While the inward-looking meetings provide a venue for Chinese officials to fine-tune their top domestic policies, it is also a time when political undercurrents and key concerns surface, for example, criticism over Xi’s role in China’s initial cover-up of the virus outbreak.

However, as Xi still has firm control of China’s propaganda apparatus, and those who were affected during the outbreak have been marginalized, it looks like “there is no organized opposition to Xi” this year, Thompson said.

“If there’s one weak spot that Xi Jinping has it is that he has not managed foreign relations well. He’s antagonized relationships between China and many other countries, particularly critically important countries. Those relationships have deteriorated, and rivals to Xi Jinping can hold that against him,” he said.

FILE - Delegates leave the Great Hall of the People after the closing session of China's National People's Congress (NPC) in Beijing, March 15, 2019.

Such criticism is echoed within party circles, but not repeated loudly, Thompson noted.

On top of that, China has often looked at foreign affairs as a secondary priority unless they are for the benefit of improving domestic development, which suggests the Xi administration may not need a strong international relationship, according to Thompson.

Fan, of National Taiwan Normal University, agreed that Xi looks set to continue to tighten his grip, as his rivals inside the party’s top echelon have been weakened and are leaderless. And Xi's firm control of the military helps boost his power.


Fan says the global trend of desinicization is solid and that deteriorating foreign relations will hurt China’s chance of getting international cooperation.

Fan defines the trend as growing anti-China sentiments, a lack of trust in the Communist leadership and negative views toward China’s propaganda campaign.

“I doubt that it will substantially hurt China’s diplomatic relations. But with mutual trust being weakened, there will be limited opportunities for (international) cooperation. Take his One Belt, One Road initiatives as an example. There’s a big challenge ahead, as some African countries may be quitting,” Fan said.

Yuan Nansheng, who formerly served as a Chinese diplomat in India and the United States, warned in an interview with a Beijing-based magazine that the coronavirus pandemic would change the world order and that China, which has enjoyed decades of strategic opportunities, would next experience a certain degree of desinicization.

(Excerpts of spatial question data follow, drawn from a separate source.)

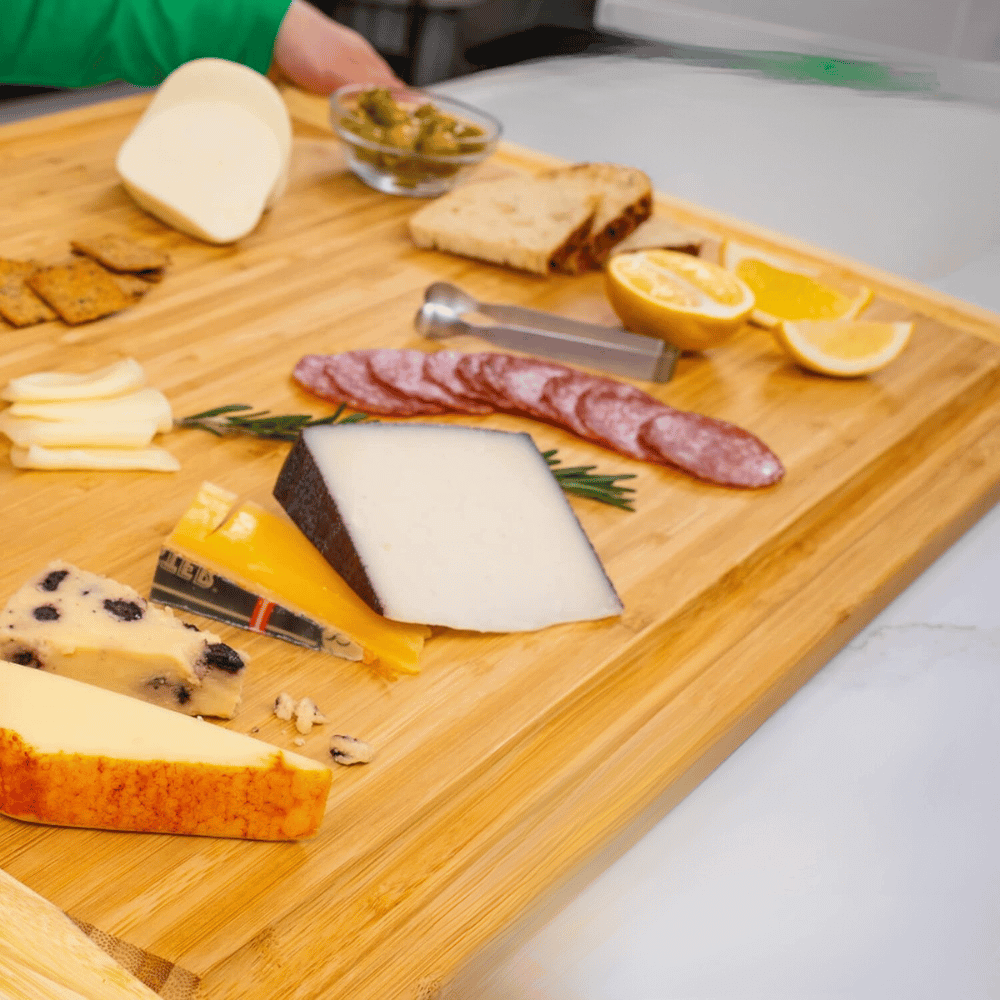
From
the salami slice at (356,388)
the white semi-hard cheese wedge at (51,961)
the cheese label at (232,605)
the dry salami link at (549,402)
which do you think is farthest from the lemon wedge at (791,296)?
the white semi-hard cheese wedge at (51,961)

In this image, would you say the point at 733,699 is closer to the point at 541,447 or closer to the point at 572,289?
the point at 541,447

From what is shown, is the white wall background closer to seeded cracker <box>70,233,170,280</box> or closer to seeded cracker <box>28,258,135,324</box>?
seeded cracker <box>70,233,170,280</box>

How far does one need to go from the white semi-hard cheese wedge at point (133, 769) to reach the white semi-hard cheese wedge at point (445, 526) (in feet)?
0.90

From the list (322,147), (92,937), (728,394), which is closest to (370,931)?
(92,937)

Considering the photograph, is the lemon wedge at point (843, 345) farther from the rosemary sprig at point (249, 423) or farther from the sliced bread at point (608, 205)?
the rosemary sprig at point (249, 423)

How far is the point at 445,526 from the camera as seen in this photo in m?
1.38

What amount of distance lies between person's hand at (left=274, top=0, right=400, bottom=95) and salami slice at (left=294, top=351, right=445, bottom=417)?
127cm

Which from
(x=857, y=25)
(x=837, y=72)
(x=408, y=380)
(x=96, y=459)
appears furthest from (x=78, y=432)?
(x=837, y=72)

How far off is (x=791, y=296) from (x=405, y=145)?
0.86m

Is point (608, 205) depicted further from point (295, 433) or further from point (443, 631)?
point (443, 631)

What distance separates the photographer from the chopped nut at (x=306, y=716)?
120 centimetres

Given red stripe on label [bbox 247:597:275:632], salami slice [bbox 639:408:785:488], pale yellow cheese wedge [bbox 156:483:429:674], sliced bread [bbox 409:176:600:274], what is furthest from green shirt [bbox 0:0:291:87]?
red stripe on label [bbox 247:597:275:632]

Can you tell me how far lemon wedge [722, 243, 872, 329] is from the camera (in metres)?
2.12

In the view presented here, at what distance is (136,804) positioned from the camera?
104cm
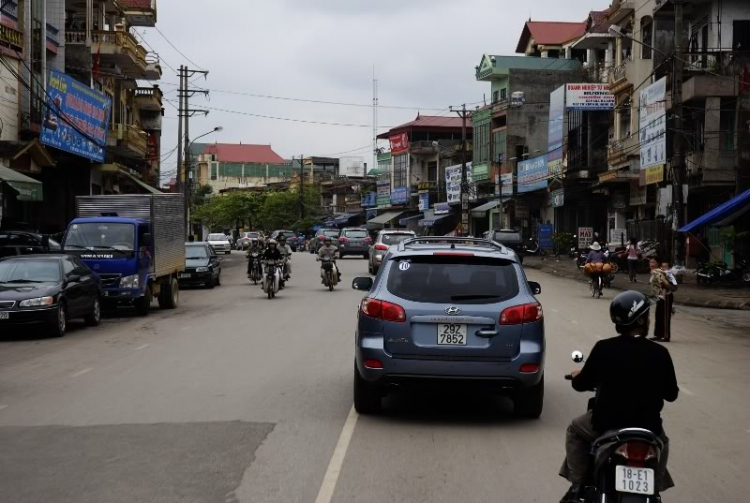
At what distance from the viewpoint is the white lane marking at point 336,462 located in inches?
259

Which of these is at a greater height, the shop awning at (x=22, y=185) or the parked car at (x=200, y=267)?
the shop awning at (x=22, y=185)

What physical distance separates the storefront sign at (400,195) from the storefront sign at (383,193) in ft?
6.25

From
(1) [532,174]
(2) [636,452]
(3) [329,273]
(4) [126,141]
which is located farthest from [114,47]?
(2) [636,452]

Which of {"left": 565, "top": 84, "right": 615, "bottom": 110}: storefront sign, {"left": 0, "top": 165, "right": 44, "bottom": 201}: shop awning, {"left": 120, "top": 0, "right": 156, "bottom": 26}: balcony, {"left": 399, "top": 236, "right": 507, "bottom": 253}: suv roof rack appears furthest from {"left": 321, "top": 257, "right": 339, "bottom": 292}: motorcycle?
{"left": 120, "top": 0, "right": 156, "bottom": 26}: balcony

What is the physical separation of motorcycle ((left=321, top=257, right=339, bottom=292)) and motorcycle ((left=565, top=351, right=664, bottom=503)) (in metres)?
24.7

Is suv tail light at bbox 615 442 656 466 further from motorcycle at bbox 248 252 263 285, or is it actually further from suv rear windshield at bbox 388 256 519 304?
motorcycle at bbox 248 252 263 285

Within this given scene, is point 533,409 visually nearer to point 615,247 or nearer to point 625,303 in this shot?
point 625,303

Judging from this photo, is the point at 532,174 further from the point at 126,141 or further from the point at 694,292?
the point at 694,292

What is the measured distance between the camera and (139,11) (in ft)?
187

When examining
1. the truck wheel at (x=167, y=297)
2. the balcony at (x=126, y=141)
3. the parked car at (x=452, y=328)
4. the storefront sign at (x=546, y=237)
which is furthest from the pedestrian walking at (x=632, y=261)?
the storefront sign at (x=546, y=237)

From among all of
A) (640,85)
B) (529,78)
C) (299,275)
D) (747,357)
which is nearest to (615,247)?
(640,85)

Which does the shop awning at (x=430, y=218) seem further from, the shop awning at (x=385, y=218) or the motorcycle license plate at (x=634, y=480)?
the motorcycle license plate at (x=634, y=480)

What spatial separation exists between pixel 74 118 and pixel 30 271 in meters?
18.8

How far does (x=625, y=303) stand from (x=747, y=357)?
11264 millimetres
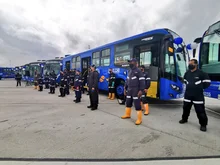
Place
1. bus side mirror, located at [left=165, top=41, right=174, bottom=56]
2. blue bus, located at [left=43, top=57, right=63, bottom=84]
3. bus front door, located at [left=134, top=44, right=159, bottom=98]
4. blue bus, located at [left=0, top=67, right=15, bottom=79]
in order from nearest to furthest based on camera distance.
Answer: bus side mirror, located at [left=165, top=41, right=174, bottom=56] → bus front door, located at [left=134, top=44, right=159, bottom=98] → blue bus, located at [left=43, top=57, right=63, bottom=84] → blue bus, located at [left=0, top=67, right=15, bottom=79]

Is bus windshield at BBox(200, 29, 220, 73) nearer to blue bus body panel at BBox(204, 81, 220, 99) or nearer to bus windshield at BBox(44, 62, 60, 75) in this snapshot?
blue bus body panel at BBox(204, 81, 220, 99)

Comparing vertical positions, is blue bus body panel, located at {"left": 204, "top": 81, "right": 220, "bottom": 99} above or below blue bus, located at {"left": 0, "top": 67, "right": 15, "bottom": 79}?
below

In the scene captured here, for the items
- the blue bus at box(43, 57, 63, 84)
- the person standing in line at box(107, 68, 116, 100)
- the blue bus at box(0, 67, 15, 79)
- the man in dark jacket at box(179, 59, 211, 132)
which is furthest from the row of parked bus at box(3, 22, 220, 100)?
the blue bus at box(0, 67, 15, 79)

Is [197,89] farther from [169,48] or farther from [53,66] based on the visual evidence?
[53,66]

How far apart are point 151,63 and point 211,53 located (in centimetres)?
212

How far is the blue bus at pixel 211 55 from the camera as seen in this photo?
5547mm

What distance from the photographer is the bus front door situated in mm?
6667

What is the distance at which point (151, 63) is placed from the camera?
22.9 feet

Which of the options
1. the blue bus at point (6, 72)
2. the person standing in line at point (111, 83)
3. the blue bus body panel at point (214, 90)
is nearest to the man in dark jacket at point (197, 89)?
the blue bus body panel at point (214, 90)

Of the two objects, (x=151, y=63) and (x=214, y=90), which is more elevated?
(x=151, y=63)

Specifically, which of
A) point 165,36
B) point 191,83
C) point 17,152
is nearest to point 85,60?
point 165,36

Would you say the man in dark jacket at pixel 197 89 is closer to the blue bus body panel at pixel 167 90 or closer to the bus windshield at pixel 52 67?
the blue bus body panel at pixel 167 90

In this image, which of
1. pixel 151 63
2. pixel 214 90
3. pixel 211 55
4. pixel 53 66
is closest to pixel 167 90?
pixel 151 63

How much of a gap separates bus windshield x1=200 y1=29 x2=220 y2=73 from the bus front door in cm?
167
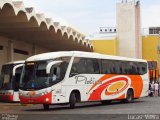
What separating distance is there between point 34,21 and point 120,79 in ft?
24.7

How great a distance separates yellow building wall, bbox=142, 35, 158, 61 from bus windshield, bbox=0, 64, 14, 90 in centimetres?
3098

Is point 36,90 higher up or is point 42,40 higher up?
point 42,40

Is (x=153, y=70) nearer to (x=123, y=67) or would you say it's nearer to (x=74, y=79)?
(x=123, y=67)

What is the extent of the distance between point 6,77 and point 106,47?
29083 millimetres

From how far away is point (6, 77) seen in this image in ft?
98.6

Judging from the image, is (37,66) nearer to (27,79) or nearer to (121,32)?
(27,79)

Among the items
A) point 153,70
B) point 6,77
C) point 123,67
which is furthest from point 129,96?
point 153,70

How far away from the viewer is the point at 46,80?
872 inches

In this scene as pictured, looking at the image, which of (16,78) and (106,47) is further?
(106,47)

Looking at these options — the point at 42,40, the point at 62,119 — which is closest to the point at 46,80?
the point at 62,119

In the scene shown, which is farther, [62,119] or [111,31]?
[111,31]

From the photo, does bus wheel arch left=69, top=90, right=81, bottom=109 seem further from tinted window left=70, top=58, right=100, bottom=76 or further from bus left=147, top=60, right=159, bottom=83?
bus left=147, top=60, right=159, bottom=83

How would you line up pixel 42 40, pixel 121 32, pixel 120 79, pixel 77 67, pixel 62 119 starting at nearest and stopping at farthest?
pixel 62 119 < pixel 77 67 < pixel 120 79 < pixel 42 40 < pixel 121 32

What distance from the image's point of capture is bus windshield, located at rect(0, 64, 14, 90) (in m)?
29.8
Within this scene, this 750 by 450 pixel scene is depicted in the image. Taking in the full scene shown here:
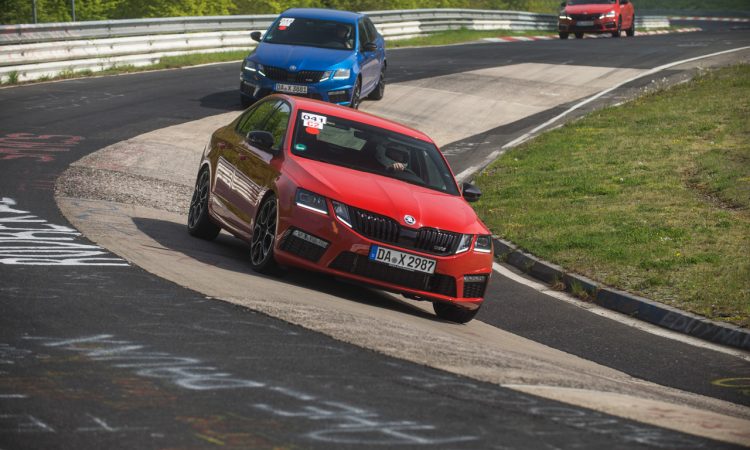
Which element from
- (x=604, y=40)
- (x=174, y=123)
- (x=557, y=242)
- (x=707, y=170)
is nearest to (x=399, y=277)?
(x=557, y=242)

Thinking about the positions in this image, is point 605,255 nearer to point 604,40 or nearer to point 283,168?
point 283,168

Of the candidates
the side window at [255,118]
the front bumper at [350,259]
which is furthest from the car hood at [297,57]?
the front bumper at [350,259]

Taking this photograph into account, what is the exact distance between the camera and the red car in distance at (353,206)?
9977 mm

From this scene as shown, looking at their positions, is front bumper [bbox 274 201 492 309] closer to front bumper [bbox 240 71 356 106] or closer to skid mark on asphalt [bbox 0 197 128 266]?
skid mark on asphalt [bbox 0 197 128 266]

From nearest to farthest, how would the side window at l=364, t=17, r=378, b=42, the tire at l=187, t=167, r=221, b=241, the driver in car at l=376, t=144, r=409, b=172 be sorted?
the driver in car at l=376, t=144, r=409, b=172 → the tire at l=187, t=167, r=221, b=241 → the side window at l=364, t=17, r=378, b=42

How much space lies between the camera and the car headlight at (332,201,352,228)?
392 inches

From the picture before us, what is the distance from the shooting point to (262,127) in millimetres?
11992

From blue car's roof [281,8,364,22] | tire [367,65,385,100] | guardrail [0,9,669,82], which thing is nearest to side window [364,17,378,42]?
tire [367,65,385,100]

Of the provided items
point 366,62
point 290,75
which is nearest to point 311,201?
point 290,75

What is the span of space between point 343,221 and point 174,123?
1184 centimetres

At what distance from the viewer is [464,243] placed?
10.4 m

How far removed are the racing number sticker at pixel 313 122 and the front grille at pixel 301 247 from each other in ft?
5.15

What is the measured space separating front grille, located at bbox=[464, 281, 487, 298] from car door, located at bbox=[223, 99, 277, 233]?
Result: 82.7 inches

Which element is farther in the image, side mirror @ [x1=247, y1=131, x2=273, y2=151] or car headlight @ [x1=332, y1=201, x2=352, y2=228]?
side mirror @ [x1=247, y1=131, x2=273, y2=151]
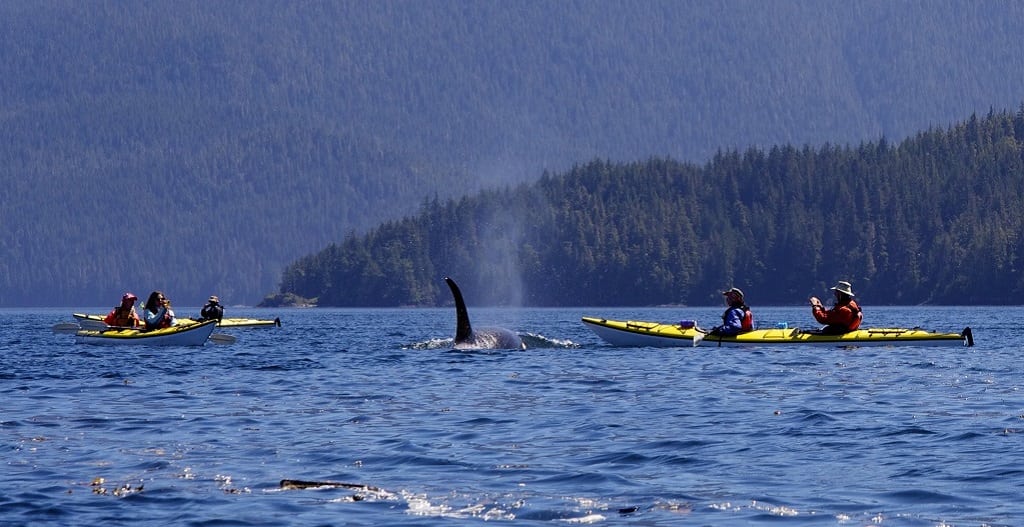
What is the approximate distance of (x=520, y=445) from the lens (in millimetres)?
23234

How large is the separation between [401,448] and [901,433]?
7644 mm

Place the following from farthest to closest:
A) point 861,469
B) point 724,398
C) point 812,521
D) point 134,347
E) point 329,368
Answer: point 134,347 < point 329,368 < point 724,398 < point 861,469 < point 812,521

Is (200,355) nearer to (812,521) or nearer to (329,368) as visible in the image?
(329,368)

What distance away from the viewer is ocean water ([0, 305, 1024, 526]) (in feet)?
58.6

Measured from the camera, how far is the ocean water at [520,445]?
1786 cm

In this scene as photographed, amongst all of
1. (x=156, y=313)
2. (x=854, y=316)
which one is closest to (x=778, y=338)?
(x=854, y=316)

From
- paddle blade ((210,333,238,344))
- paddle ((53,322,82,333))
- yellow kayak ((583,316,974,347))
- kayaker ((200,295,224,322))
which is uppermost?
kayaker ((200,295,224,322))

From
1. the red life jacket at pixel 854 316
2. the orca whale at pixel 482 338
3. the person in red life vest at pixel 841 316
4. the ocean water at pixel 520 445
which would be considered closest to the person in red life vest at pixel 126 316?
the orca whale at pixel 482 338

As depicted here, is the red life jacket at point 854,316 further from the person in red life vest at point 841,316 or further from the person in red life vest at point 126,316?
the person in red life vest at point 126,316

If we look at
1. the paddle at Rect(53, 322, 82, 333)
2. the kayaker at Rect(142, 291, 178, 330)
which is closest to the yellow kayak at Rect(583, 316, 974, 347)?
the kayaker at Rect(142, 291, 178, 330)

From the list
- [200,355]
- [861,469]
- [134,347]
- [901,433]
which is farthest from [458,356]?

He said that some Chinese have shown “misguided national pride” in viewing the spread of the virus overseas with a condescending attitude.

Yuan expects the trend of globalization to reverse to a certain degree, further straining U.S.-China relations, although he thinks it is impossible for both economies to decouple.

He also warned that the World Trade Organization, the World Health Organization and other international organizations were likely to weaken and falter, which will allow the U.S. and its allies to establish new global agencies as they distance themselves from China.